--- WRITTEN INSTRUCTION ---
Output the line that contains "From the picture shown" and every line after it to the end of the entries, with nothing added or left out.

Extracted data entries:
***

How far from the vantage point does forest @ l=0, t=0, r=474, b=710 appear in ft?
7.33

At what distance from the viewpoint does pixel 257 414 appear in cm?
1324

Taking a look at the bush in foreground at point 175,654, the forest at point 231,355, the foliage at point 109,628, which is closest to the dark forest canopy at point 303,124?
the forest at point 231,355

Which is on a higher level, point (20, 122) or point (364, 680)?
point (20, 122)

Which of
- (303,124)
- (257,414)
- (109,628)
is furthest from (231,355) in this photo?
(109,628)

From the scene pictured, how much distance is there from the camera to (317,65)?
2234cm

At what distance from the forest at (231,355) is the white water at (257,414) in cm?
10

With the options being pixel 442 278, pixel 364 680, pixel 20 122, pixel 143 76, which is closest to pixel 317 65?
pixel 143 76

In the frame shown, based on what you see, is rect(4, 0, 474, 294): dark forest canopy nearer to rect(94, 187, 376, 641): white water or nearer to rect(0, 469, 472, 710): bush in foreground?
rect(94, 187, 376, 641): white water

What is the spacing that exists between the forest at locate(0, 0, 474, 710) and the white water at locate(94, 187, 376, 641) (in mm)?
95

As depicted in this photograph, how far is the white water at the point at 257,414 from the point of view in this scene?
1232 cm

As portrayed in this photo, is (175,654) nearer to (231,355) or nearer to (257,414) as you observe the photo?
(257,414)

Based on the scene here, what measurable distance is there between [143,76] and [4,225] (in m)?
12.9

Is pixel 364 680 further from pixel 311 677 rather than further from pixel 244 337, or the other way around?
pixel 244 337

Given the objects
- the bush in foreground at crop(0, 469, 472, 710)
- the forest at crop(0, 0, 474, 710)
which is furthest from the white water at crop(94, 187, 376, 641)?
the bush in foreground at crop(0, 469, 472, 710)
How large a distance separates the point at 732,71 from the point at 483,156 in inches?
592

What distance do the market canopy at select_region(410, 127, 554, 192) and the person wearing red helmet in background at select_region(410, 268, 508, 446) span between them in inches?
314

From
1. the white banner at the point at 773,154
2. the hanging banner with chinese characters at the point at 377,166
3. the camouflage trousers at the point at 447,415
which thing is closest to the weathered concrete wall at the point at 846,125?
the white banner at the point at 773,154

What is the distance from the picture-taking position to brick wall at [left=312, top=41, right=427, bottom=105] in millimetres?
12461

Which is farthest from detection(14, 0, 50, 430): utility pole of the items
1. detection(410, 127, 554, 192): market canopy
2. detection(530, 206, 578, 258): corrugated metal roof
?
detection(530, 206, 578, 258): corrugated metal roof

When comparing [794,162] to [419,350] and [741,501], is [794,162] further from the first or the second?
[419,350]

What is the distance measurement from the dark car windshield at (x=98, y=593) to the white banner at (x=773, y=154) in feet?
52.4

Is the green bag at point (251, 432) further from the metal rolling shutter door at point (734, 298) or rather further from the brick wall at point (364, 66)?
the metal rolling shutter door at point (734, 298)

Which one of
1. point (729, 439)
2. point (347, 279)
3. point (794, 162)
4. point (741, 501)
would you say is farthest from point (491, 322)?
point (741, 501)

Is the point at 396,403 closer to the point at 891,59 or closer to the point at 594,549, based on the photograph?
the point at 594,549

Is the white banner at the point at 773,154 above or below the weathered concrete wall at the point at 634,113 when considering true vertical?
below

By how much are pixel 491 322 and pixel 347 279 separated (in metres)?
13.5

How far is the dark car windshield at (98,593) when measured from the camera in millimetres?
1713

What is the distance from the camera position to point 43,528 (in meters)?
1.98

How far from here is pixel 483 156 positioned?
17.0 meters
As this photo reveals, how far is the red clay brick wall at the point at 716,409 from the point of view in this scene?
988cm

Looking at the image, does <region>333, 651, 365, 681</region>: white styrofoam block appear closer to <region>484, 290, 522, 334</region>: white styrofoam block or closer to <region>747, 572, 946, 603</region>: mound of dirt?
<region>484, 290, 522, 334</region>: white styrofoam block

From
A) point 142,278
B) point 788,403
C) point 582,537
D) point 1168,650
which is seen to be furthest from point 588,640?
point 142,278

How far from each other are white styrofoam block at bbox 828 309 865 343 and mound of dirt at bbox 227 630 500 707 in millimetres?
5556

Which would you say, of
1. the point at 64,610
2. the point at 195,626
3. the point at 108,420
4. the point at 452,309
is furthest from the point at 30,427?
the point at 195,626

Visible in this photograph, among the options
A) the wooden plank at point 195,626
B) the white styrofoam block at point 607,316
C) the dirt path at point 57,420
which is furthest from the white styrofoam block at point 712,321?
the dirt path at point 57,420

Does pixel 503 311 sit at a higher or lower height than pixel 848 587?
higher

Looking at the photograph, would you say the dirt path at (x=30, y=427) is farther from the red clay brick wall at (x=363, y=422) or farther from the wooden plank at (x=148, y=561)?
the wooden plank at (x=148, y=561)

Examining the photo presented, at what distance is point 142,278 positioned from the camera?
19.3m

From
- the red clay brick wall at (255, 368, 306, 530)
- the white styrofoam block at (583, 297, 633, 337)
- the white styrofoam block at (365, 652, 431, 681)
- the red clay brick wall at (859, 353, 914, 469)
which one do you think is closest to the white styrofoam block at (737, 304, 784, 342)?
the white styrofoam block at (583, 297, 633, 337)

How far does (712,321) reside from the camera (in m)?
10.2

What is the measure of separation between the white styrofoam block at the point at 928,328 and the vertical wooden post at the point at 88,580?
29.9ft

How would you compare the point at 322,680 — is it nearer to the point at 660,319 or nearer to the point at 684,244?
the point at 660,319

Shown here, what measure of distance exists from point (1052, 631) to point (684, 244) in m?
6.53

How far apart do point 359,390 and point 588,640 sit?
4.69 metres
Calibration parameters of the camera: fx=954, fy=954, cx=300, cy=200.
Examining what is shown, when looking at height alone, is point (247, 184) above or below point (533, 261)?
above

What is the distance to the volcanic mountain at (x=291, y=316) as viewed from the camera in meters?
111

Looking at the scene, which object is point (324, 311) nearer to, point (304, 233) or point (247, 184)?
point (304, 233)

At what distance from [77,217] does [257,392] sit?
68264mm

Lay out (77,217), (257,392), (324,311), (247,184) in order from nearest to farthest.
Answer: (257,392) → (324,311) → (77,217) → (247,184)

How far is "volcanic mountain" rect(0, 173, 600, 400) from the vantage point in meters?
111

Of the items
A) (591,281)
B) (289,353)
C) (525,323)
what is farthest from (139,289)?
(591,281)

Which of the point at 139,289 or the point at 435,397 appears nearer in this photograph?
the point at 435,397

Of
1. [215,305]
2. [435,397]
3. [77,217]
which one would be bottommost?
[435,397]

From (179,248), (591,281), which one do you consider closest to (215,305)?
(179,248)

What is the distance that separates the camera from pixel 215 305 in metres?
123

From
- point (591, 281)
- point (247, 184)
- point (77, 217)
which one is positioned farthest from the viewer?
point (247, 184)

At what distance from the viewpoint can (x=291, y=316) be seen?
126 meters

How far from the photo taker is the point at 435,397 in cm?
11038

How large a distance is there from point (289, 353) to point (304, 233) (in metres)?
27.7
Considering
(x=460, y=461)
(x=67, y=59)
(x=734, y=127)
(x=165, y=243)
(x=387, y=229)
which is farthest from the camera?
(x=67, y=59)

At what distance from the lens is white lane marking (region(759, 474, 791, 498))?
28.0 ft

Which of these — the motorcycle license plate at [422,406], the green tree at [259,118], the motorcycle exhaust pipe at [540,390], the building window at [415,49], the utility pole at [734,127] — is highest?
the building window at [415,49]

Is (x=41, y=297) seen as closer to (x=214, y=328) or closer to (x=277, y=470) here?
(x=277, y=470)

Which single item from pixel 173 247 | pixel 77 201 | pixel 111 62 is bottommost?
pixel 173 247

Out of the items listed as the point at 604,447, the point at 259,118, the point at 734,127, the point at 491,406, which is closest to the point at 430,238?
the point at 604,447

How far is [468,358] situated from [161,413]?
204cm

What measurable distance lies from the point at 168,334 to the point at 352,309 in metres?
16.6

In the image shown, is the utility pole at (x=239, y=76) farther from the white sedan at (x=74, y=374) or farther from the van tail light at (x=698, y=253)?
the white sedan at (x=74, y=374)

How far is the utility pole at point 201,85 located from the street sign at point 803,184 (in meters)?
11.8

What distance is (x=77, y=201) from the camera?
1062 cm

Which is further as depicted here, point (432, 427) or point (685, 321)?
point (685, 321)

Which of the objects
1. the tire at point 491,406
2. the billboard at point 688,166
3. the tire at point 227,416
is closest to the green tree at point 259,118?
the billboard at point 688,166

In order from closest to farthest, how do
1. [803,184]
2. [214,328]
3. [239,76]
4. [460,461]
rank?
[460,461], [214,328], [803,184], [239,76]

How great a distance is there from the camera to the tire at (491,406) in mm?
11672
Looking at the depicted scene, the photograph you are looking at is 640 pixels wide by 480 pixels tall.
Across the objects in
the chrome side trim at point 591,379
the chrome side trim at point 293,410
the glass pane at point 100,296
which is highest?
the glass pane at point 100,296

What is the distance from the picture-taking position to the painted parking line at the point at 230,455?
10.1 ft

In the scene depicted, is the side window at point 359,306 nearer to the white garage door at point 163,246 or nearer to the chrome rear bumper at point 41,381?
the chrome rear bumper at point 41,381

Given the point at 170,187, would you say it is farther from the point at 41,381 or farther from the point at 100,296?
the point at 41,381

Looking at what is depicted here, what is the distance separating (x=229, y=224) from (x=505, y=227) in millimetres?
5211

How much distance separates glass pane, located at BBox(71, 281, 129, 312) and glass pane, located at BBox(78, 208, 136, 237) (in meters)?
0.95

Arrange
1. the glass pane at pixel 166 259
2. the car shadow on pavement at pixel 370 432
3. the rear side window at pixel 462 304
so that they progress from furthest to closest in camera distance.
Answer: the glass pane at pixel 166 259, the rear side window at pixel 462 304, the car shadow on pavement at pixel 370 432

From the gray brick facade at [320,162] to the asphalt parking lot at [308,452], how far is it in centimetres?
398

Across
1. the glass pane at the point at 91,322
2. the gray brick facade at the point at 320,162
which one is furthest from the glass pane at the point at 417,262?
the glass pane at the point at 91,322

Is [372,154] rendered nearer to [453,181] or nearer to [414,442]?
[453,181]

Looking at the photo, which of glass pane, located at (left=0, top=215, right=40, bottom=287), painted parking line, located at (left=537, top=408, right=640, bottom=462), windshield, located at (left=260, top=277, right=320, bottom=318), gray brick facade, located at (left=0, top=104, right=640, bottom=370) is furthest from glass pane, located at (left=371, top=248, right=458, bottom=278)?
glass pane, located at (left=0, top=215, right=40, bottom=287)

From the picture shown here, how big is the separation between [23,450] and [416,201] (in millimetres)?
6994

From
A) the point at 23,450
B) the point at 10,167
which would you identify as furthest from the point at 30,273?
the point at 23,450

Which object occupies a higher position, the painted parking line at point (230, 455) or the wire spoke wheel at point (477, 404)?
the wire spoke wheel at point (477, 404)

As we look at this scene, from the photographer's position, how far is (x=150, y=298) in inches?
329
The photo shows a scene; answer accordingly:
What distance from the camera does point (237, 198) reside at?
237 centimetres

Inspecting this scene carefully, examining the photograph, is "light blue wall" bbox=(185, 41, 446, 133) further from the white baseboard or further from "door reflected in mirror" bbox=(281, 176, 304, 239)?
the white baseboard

***

--- OUTPUT OF THE EXERCISE ---
From the picture shown here, how big is the separation between [23,450] and [416,201] (in millimetres)?
6994

From
A) the point at 23,450
B) the point at 10,167
which would you identify as furthest from the point at 30,273?
the point at 23,450

Which object occupies a higher position, the painted parking line at point (230, 455) or the wire spoke wheel at point (477, 404)?
the wire spoke wheel at point (477, 404)

As we look at this scene, from the photographer's position, how far is (x=150, y=298) in inches?
329
The photo shows a scene; answer accordingly:
What distance from the camera does point (237, 198) reside at?
237 centimetres

Inspecting this scene carefully, examining the photograph, is "light blue wall" bbox=(185, 41, 446, 133) further from the white baseboard or further from "door reflected in mirror" bbox=(281, 176, 304, 239)?
the white baseboard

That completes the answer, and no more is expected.